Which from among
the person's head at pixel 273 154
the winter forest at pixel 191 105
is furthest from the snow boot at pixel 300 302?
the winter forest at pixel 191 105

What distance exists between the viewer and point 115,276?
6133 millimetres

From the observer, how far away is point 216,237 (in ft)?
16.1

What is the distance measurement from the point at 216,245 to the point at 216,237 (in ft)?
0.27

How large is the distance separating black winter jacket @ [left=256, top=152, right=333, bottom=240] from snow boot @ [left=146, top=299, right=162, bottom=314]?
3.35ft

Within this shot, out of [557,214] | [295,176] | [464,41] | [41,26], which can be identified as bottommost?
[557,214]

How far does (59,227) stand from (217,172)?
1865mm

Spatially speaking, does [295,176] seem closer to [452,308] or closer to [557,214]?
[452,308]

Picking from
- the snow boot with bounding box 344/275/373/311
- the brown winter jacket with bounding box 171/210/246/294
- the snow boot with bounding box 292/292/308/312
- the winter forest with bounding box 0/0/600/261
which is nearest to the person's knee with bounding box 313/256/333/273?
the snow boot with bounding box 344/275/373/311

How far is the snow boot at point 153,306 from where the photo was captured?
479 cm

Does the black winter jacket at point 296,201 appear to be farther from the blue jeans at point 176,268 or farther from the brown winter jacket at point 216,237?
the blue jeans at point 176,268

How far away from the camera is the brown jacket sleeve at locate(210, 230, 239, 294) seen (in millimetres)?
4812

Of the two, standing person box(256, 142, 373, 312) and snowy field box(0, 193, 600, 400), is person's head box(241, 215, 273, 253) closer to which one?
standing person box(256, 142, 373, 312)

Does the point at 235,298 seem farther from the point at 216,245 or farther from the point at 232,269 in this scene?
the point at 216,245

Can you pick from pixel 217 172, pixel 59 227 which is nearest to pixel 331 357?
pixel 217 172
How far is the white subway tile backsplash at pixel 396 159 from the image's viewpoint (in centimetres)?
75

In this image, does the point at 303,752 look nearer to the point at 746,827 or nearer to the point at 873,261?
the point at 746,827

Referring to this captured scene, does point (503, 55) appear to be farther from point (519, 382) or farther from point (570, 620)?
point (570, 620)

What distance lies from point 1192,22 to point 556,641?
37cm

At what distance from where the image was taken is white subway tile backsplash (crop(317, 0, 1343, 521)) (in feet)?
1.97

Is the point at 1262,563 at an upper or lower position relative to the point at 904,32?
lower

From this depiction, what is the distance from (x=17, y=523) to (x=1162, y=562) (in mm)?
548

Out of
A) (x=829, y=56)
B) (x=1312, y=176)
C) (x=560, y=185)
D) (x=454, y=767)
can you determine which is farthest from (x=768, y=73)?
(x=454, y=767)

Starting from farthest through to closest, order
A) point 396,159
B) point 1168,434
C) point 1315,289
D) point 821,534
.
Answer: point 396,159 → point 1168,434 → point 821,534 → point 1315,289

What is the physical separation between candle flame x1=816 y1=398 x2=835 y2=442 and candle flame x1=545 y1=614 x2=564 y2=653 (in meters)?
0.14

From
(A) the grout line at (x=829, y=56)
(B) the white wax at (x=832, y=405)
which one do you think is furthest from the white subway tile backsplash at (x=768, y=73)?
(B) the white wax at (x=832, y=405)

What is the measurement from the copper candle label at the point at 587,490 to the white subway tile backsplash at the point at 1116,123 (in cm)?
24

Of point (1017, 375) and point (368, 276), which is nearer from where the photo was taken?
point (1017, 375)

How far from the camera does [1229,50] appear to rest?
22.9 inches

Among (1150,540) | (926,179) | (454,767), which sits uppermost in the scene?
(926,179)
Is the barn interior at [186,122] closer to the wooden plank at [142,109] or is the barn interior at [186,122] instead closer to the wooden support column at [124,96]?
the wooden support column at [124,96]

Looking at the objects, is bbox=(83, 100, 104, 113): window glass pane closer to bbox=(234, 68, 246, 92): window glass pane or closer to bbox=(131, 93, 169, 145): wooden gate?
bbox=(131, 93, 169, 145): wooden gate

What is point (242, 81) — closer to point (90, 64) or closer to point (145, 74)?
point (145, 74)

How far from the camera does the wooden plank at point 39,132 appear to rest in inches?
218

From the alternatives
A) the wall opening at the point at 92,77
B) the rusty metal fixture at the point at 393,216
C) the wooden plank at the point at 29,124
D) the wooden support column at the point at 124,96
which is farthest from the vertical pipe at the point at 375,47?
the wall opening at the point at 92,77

Task to carry out:
Write out all of the lines again, swapping "rusty metal fixture" for "rusted metal bracket" and leaving everything else unchanged.

Exercise result:
Which from among
the person's head at pixel 273 154
the winter forest at pixel 191 105
is furthest from the snow boot at pixel 300 302?
the winter forest at pixel 191 105

What distance exists between the viewer and point 115,276?
6133 millimetres

From the observer, how far away is point 216,237 (in ft)?
16.1

What is the distance measurement from the point at 216,245 to the point at 216,237 (in ft)?
0.27

How large is the distance separating black winter jacket @ [left=256, top=152, right=333, bottom=240] from snow boot @ [left=146, top=299, right=162, bottom=314]?
3.35ft

Within this shot, out of [557,214] | [295,176] | [464,41] | [41,26], which can be identified as bottommost?
[557,214]

How far does (59,227) stand from (217,172)?
1865mm

Spatially speaking, does [295,176] seem closer to [452,308] or closer to [557,214]?
[452,308]

Picking from
- the snow boot with bounding box 344/275/373/311
- the brown winter jacket with bounding box 171/210/246/294
- the snow boot with bounding box 292/292/308/312
- the winter forest with bounding box 0/0/600/261
which is nearest to the person's knee with bounding box 313/256/333/273?
the snow boot with bounding box 344/275/373/311

How far is the snow boot at point 153,306 from where the photo was captured?
479 cm

Does the black winter jacket at point 296,201 appear to be farther from the blue jeans at point 176,268 or farther from the brown winter jacket at point 216,237?
the blue jeans at point 176,268

How far away from the camera is the brown jacket sleeve at locate(210, 230, 239, 294) seen (in millimetres)?
4812

Of the two, standing person box(256, 142, 373, 312) and snowy field box(0, 193, 600, 400), is person's head box(241, 215, 273, 253) closer to which one?
standing person box(256, 142, 373, 312)

Does the point at 235,298 seem farther from the point at 216,245 or farther from the point at 232,269 in this scene?
the point at 216,245

Can you pick from pixel 217 172, pixel 59 227 which is nearest to pixel 331 357?
pixel 217 172
How far is the white subway tile backsplash at pixel 396 159 from the image's viewpoint (in centimetres)?
75

In this image, does the point at 303,752 look nearer to the point at 746,827 or nearer to the point at 873,261?
the point at 746,827

Referring to this captured scene, does point (503, 55) appear to be farther from point (519, 382) or farther from point (570, 620)?
point (570, 620)

What distance lies from point 1192,22 to point 556,641?
37cm

At what distance from where the image was taken is white subway tile backsplash (crop(317, 0, 1343, 521)) (in feet)?
1.97

Is the point at 1262,563 at an upper or lower position relative to the point at 904,32?
lower

From this depiction, what is the distance from (x=17, y=523) to (x=1162, y=562) (in mm)?
548

Out of
A) (x=829, y=56)
B) (x=1312, y=176)
C) (x=560, y=185)
D) (x=454, y=767)
can you determine which is farthest from (x=768, y=73)?
(x=454, y=767)

Starting from farthest through to closest, order
A) point 396,159
B) point 1168,434
C) point 1315,289
D) point 821,534
.
Answer: point 396,159 → point 1168,434 → point 821,534 → point 1315,289

What is the physical separation between candle flame x1=816 y1=398 x2=835 y2=442 and candle flame x1=545 y1=614 x2=564 y2=653 (in meters)?
0.14

From
(A) the grout line at (x=829, y=56)
(B) the white wax at (x=832, y=405)
which one do you think is furthest from the white subway tile backsplash at (x=768, y=73)?
(B) the white wax at (x=832, y=405)

What is the measurement from the copper candle label at the point at 587,490 to the white subway tile backsplash at the point at 1116,123 (in cm)?
24

Of point (1017, 375) and point (368, 276), which is nearer from where the photo was taken?
point (1017, 375)

How far from the camera does [1229,50] appear to rest?
22.9 inches

Among (1150,540) | (926,179) | (454,767), which sits uppermost in the scene?
(926,179)
Is the barn interior at [186,122] closer to the wooden plank at [142,109] or is the barn interior at [186,122] instead closer to the wooden support column at [124,96]?
the wooden support column at [124,96]

Looking at the objects, is bbox=(83, 100, 104, 113): window glass pane closer to bbox=(234, 68, 246, 92): window glass pane or closer to bbox=(131, 93, 169, 145): wooden gate?
bbox=(131, 93, 169, 145): wooden gate

What is point (242, 81) — closer to point (90, 64) or closer to point (145, 74)?
point (145, 74)

How far from the camera does the wooden plank at point 39,132 appear to rest in inches?
218

From the alternatives
A) the wall opening at the point at 92,77
B) the rusted metal bracket at the point at 393,216
C) the wooden plank at the point at 29,124
D) the wooden support column at the point at 124,96
which is farthest from the vertical pipe at the point at 375,47?
the wall opening at the point at 92,77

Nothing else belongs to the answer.